Dataset listing:
---------------

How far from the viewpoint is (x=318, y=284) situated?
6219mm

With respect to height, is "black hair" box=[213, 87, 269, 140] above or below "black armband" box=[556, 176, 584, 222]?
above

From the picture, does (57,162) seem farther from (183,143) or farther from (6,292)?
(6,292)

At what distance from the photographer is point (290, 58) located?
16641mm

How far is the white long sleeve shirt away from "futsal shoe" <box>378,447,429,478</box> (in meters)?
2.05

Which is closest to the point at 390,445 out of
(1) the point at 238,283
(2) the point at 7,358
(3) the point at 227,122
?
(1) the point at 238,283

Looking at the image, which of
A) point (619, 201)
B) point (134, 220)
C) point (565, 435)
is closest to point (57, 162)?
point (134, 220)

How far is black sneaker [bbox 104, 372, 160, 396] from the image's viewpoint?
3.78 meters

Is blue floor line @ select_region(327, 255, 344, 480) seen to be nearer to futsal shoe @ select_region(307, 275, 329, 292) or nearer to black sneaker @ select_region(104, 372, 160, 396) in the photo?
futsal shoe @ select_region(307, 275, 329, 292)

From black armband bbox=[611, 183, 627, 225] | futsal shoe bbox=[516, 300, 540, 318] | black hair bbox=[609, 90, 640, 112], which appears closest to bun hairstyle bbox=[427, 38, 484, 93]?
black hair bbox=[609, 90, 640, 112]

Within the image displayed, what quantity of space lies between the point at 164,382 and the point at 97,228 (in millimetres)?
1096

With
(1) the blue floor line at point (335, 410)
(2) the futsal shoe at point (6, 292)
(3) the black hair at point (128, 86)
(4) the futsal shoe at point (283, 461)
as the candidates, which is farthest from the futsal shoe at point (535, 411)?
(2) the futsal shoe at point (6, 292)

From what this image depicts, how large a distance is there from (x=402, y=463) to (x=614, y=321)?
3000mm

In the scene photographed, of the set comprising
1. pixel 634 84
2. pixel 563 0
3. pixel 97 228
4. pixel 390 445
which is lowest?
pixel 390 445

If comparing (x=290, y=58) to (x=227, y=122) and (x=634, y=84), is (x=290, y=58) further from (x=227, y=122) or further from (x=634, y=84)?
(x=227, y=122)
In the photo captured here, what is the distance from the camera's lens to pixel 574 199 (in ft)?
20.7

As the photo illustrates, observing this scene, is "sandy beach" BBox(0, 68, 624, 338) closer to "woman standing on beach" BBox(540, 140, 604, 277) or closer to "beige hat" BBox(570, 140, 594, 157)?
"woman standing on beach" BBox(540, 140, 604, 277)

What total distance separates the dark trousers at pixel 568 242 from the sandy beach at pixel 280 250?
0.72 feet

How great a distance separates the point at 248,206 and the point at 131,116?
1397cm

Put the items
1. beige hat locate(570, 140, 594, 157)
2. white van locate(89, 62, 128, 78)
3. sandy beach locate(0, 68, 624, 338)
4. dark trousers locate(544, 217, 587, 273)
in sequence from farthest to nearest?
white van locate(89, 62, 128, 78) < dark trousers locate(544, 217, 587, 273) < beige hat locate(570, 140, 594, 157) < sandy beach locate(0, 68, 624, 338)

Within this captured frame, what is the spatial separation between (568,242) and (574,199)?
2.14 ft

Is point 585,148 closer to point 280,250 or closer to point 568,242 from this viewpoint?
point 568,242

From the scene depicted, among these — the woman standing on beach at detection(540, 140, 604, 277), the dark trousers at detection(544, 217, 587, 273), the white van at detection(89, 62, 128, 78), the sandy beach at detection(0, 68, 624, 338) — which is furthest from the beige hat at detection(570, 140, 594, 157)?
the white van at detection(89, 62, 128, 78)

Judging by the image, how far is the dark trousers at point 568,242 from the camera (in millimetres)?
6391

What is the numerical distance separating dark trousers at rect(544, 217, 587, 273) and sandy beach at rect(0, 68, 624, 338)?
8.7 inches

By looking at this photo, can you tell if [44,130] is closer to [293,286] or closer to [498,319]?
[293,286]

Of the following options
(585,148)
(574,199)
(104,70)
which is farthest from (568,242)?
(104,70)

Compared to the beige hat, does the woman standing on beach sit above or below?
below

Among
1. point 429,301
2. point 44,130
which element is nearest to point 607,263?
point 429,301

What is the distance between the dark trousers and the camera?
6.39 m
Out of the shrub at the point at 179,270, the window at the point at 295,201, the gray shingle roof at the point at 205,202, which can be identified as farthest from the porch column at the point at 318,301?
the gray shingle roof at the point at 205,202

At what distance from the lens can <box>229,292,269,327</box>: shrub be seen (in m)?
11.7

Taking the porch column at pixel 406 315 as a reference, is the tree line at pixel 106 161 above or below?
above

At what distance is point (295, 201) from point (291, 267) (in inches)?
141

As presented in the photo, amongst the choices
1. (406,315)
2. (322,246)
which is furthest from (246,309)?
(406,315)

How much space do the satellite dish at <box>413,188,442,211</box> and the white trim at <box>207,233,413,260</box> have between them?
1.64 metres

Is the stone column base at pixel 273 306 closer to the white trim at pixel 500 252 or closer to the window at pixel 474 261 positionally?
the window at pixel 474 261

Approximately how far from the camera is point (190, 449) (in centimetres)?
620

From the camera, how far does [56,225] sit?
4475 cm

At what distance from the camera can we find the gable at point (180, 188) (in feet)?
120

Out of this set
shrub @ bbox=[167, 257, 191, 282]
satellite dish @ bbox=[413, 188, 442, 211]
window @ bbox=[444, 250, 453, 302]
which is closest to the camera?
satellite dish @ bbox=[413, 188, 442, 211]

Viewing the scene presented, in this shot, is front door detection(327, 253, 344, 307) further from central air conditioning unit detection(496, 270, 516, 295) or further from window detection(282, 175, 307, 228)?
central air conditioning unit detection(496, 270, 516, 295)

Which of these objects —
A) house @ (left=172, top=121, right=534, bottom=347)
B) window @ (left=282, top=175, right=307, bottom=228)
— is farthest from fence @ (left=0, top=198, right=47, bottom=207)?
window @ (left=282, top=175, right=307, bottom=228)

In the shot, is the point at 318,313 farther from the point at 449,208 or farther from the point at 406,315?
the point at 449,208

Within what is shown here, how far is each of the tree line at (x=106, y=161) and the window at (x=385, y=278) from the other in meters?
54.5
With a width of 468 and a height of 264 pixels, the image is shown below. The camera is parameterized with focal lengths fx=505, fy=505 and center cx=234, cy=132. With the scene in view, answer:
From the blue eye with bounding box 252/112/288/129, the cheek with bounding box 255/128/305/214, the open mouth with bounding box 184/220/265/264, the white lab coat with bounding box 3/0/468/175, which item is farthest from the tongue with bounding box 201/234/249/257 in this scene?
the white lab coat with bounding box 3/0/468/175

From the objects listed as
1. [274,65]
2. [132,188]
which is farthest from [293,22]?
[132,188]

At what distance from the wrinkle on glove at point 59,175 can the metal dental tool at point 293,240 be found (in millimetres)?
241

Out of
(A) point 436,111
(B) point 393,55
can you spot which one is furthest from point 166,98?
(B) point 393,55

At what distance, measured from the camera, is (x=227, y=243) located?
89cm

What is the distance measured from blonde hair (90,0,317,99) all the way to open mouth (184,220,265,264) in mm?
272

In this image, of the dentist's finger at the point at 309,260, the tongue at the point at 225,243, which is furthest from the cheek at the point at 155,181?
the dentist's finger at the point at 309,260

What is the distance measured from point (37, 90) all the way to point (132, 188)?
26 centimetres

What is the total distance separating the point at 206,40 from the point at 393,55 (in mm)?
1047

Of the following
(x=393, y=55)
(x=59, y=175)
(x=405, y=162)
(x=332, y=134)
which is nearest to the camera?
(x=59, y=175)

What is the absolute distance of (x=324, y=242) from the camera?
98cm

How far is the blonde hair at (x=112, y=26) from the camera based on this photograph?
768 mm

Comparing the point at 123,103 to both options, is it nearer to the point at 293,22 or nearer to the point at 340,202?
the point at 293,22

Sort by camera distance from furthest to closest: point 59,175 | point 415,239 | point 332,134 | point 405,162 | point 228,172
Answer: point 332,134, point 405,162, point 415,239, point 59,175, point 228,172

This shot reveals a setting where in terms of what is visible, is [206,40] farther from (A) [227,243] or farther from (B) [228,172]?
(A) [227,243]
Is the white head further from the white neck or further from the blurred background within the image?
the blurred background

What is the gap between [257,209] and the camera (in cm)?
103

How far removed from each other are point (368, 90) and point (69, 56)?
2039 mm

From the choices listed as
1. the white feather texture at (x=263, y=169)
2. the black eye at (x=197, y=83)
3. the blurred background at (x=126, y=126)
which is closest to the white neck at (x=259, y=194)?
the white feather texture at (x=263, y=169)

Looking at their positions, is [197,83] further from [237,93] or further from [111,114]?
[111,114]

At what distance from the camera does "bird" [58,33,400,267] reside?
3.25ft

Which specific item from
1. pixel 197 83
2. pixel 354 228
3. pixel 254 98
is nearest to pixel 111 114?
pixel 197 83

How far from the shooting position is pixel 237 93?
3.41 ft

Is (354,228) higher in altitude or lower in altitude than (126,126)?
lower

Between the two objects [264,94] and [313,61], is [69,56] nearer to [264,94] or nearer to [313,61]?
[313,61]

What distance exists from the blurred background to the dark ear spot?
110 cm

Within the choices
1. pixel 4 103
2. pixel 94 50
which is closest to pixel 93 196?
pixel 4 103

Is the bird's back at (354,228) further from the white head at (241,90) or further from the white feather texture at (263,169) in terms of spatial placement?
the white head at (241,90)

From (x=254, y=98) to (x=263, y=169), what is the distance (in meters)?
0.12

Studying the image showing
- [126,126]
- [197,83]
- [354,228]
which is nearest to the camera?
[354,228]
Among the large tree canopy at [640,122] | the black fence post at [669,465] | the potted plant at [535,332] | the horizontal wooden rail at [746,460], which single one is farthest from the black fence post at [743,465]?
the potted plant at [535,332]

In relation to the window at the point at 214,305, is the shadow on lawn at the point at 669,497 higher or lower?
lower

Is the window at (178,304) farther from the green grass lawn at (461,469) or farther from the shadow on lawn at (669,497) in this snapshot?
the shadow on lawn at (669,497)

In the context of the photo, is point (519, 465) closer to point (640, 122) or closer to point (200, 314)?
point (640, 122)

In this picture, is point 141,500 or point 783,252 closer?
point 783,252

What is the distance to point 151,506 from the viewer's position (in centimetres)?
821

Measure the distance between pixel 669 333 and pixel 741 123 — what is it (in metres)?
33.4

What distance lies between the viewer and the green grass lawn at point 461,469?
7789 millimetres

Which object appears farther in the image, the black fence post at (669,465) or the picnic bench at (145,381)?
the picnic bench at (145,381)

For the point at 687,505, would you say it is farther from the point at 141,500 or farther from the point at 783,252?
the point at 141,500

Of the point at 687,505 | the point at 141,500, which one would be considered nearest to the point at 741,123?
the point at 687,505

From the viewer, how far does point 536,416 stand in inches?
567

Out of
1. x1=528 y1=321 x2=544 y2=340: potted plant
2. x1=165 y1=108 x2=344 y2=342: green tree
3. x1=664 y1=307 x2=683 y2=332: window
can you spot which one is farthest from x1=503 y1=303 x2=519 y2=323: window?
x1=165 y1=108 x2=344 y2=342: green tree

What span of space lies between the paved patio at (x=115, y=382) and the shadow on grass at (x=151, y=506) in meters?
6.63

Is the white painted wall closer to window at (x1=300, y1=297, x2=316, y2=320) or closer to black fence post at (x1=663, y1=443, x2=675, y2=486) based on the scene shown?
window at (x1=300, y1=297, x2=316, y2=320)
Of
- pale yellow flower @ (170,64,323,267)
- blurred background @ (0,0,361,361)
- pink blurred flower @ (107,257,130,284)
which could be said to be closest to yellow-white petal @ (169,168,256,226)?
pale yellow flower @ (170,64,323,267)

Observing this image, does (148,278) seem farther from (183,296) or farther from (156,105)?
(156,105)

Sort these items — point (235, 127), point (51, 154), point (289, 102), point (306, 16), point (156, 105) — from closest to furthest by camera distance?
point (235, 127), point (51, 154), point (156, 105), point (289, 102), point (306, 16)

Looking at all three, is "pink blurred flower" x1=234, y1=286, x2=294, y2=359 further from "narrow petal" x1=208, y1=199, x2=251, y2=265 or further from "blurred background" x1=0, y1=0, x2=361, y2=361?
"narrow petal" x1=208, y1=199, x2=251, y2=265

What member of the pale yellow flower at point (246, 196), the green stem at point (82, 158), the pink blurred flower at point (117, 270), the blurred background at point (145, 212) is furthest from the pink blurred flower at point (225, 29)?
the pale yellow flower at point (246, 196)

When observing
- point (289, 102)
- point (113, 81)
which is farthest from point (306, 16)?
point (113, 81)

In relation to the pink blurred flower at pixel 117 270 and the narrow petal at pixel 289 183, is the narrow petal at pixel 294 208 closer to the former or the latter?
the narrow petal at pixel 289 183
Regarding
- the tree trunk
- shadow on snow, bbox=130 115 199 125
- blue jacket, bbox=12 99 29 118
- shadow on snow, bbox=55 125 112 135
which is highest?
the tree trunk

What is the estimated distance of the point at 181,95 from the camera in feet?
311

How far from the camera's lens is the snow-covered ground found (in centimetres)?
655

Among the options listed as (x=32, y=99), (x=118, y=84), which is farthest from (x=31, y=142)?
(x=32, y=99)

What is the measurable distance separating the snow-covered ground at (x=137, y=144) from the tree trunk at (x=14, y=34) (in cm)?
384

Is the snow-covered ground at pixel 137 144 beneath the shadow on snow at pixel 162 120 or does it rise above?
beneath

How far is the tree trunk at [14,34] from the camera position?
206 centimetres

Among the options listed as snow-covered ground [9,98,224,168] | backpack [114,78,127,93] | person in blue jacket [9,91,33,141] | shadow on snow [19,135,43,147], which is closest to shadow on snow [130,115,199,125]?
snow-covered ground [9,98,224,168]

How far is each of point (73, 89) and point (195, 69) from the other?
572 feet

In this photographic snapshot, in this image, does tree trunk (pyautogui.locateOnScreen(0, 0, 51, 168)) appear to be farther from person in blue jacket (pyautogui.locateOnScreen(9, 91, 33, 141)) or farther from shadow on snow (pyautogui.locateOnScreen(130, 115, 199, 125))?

---------------

■ **Given instruction**: Print the lines of the listing word for word, starting at the line that contains "How far from the camera's" and ending at the end of the listing.

■ **Response to the task**:
How far from the camera's lens is the snow-covered ground found (in centimetres)?
655

Among the options listed as (x=32, y=99), (x=118, y=84), which is farthest from (x=31, y=142)?
(x=32, y=99)

What is the measurable distance separating the snow-covered ground at (x=137, y=144) from the tree trunk at (x=14, y=34) (in cm)?
384

Is the snow-covered ground at pixel 137 144 beneath the shadow on snow at pixel 162 120 or does it rise above?
beneath

How far is the tree trunk at [14,34] from the camera position?
206 centimetres

Among the options listed as snow-covered ground [9,98,224,168] | backpack [114,78,127,93] | person in blue jacket [9,91,33,141] | shadow on snow [19,135,43,147], which is closest to shadow on snow [130,115,199,125]?
snow-covered ground [9,98,224,168]

How far is each of point (73, 89) and point (195, 69) from the other?
572 feet

In this photographic snapshot, in this image, does tree trunk (pyautogui.locateOnScreen(0, 0, 51, 168)) appear to be farther from person in blue jacket (pyautogui.locateOnScreen(9, 91, 33, 141)) or farther from shadow on snow (pyautogui.locateOnScreen(130, 115, 199, 125))?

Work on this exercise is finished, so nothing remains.